• **DIRECTIONS**
Copy the material from the line containing "At what distance" through the end of the material, swapping every "curved windshield" for "front windshield" and leaving all other wording unchanged.

• **ENTRIES**
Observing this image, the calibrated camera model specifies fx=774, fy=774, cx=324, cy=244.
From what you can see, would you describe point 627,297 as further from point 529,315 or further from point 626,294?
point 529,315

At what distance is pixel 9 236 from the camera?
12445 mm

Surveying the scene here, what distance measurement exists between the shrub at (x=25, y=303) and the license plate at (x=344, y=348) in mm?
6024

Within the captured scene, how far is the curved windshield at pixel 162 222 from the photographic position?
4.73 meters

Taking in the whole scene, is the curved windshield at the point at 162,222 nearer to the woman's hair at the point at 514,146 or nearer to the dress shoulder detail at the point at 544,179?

• **COMPLETED TASK**
At what distance is pixel 9 236 from the camera?
12445 mm

Surveying the scene here, what distance measurement exists between the shrub at (x=25, y=303) and the license plate at (x=344, y=348) in mm?
6024

Within the captured scene, how far is the front windshield at pixel 162 222 from the photographic position?
4.73 meters

Taking in the whole scene, is the front windshield at the point at 162,222 nearer to the woman's hair at the point at 514,146 or nearer to the dress shoulder detail at the point at 544,179?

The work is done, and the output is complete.